Donor & Team lists issues

Moderators: Site Moderators, FAHC Science Team

pafka
Posts: 9
Joined: Mon Jan 21, 2008 10:37 am

Donor & Team lists issues

Post by pafka »

Downloading the daily_user_summary.txt and daily_team_summary.txt files is OK.

Issues:

1. Importing it has revealed that non alphanumeric ( even non ascii ) names exist, which does not match the site requirement?
- probably not really an issue, while i can still save those binary;
- but still would be a good hint if we know how F@H handles these names.

2. There are non existent teams ( e.g. 1565204469 ), which confronts "Default (includes all those WU returned without valid team number) (0)"?!

3. There are a number of repeating records for a given name and team ( e.g. andy from 0 team ), which implies a few issues.
- F@H site does not show more than one record, which obviously can not be true?!
- if F@H site has any id for those users that would probably provide a little help!
- it is also obvious there is no way for an end user to distinguish which of the 8 records corresponds to which user in the previous list - I'd DO appreciate any help from F@H site on that one!!
codysluder
Posts: 1024
Joined: Sun Dec 02, 2007 12:43 pm

Re: Donor & Team lists issues

Post by codysluder »

Regarding item 3: FAH accepts email addresses as names but does not publish email addresses in the interest of minimizing spam. Thus andy@domain1.com and andy@domain2.com and andy will appear as three distinct records but will all show only "andy" for the name. There is no way to tell them apart from the external data provided by Stanford.

Regarding items 1 and 2: Even though new information is probably checked for conformance with the current rules, that was not always true. The fundamental statement that data will not be adjusted after the results are uploaded applies to everything, even data that was improperly accepted before the uncoming data was checked for conformance.
pafka
Posts: 9
Joined: Mon Jan 21, 2008 10:37 am

Re: Donor & Team lists issues

Post by pafka »

codysluder wrote:Regarding item 3: FAH accepts email addresses as names but does not publish email addresses in the interest of minimizing spam. Thus andy@domain1.com and andy@domain2.com and andy will appear as three distinct records but will all show only "andy" for the name. There is no way to tell them apart from the external data provided by Stanford.
Well, I am familiar with the way emails are treated when used as name.

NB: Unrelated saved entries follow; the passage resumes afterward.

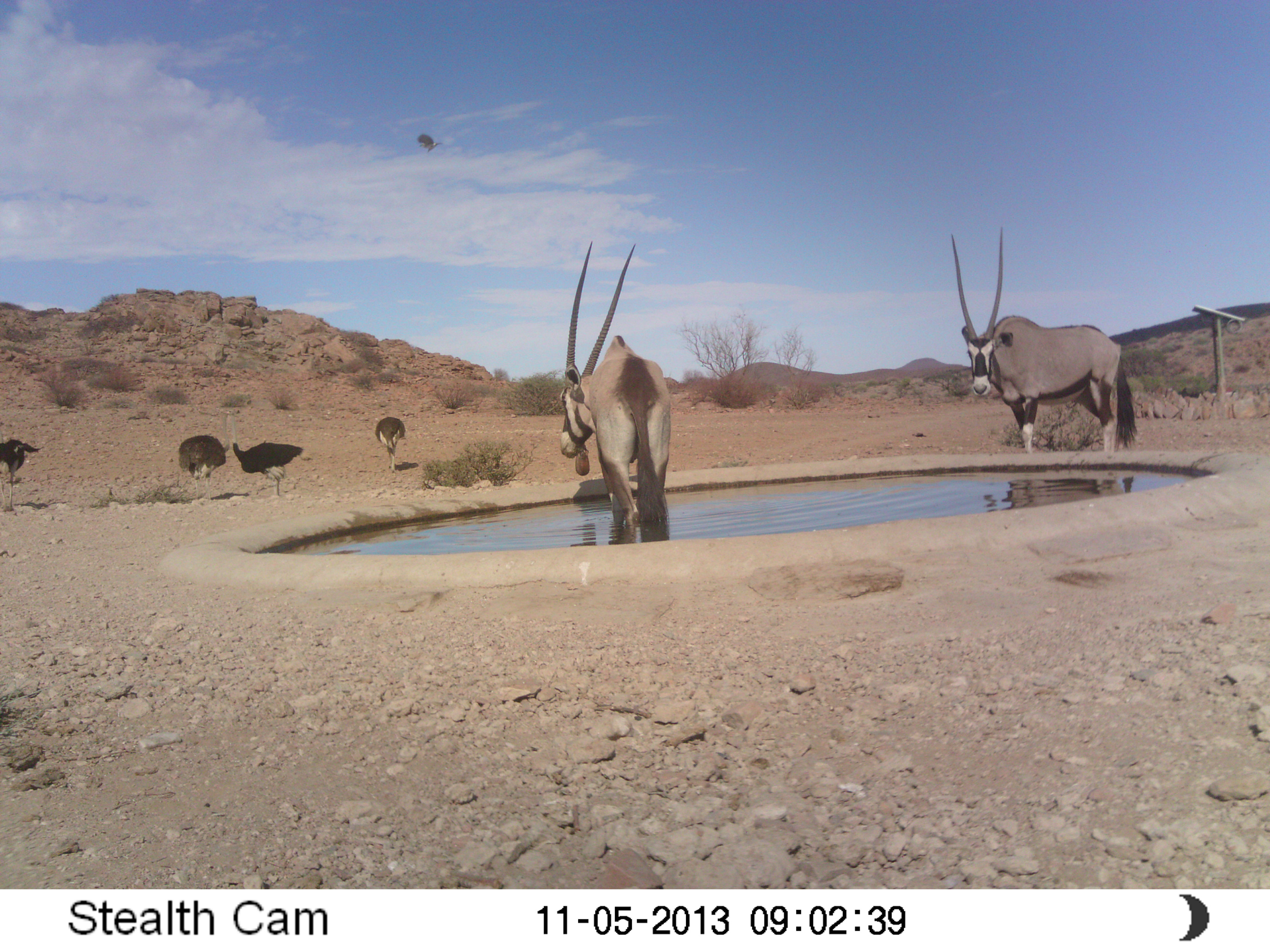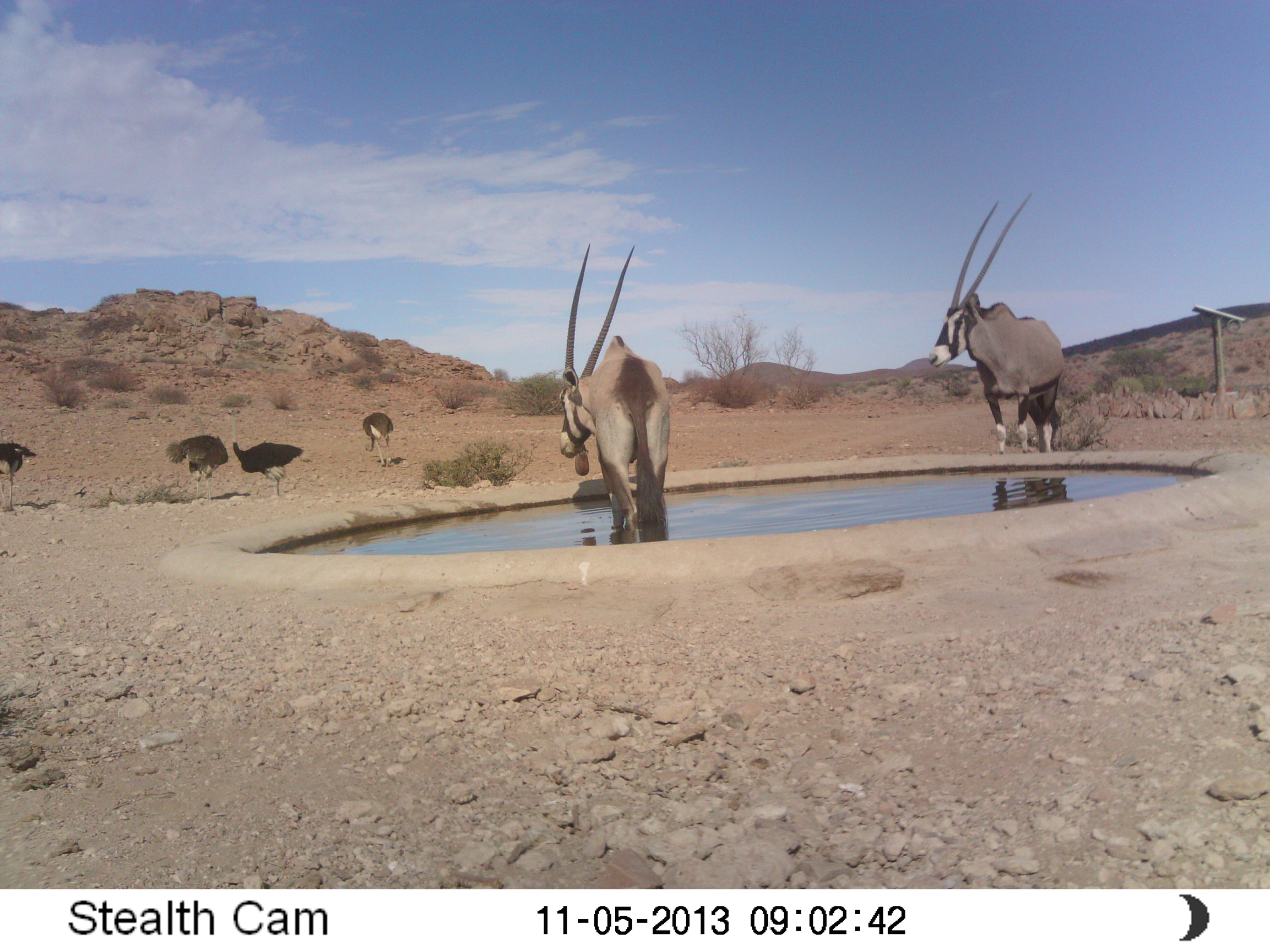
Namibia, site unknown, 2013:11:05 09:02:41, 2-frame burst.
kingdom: Animalia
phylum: Chordata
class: Mammalia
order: Artiodactyla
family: Bovidae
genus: Oryx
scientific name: Oryx gazella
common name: gemsbok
Oryx gazella (gemsbok).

Still, that does not answer the question how F@H are officially treating those names, and how these are used to display user stats!

So, there might be an Andy wishing to get his certificate for let me say 1234 WUs he has truly done, but he only receives the other andy's certificate which states 1 WU.
Of course, you may check the reverse situation.
codysluder
Posts: 1024
Joined: Sun Dec 02, 2007 12:43 pm

Re: Donor & Team lists issues

Post by codysluder »

To get a certificate, you have to use the official Stanford stats. If andy enters his name as andy@domain1.com, the stats will know exactly who he is and give him the correct certificate. This cannot be done on a 3rd party stats site that depends on the donor and team lists as the source for their information.
pafka
Posts: 9
Joined: Mon Jan 21, 2008 10:37 am

Re: Donor & Team lists issues

Post by pafka »

codysluder wrote:To get a certificate, you have to use the official Stanford stats. If andy enters his name as andy@domain1.com, the stats will know exactly who he is and give him the correct certificate. This cannot be done on a 3rd party stats site that depends on the donor and team lists as the source for their information.
That does not look like a problem solved situation - it only looks like you do understand the issue. I would appreciate it if you stick to a solution next time.
Well, I'd expect we'd soon agree that F@H put some IDs on those users, would you?
We also know that it would not be so smart to expect F@H to provide the emails as IDs ... at least I do not.
Any integer or hash value, etc. would do just fine.
anandhanju
Posts: 526
Joined: Mon Dec 03, 2007 4:33 am
Location: Australia

Re: Donor & Team lists issues

Post by anandhanju »

If you look at the MyFolding file (which is the correct place to see a person's stats), you'll see that a donor's page is determined by the username AND the team. If Andy from Team FF wished to see his stats, he'd access it via this link. If you search for donors by name and see the page for Andy, you'll see the rolled up credits for all users with that id. FAH has no way of determining if it was one andy who worked on all these or if they were different donors.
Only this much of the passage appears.